___ Source material
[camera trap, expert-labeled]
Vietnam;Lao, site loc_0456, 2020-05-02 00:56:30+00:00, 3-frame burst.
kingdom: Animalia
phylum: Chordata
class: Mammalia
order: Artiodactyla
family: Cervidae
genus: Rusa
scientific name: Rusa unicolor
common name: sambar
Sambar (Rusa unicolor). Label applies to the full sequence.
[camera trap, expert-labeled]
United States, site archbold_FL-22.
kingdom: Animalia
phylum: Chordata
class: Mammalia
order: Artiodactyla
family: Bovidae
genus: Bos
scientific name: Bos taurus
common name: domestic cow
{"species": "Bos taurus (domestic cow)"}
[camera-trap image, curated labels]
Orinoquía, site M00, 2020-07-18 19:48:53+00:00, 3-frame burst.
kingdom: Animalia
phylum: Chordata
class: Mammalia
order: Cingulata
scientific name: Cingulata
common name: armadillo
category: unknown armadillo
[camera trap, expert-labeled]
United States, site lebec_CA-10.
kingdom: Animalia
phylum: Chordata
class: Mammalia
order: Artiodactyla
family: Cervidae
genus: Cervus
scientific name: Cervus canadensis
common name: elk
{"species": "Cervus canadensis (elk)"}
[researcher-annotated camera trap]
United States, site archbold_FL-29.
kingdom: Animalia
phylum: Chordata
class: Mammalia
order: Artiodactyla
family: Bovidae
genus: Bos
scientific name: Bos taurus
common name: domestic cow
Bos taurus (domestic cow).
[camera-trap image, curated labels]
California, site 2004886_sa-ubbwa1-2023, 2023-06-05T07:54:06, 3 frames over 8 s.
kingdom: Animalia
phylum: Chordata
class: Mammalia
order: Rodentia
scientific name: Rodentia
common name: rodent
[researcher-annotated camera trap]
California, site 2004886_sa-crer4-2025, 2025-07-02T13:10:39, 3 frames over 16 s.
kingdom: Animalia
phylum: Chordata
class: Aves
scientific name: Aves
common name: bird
______
Activity = Find the word "over" in the records and pull out each line that has it.

Exercise result =
California, site 2004886_sa-ubbwa1-2023, 2023-06-05T07:54:06, 3 frames over 8 s.
California, site 2004886_sa-crer4-2025, 2025-07-02T13:10:39, 3 frames over 16 s.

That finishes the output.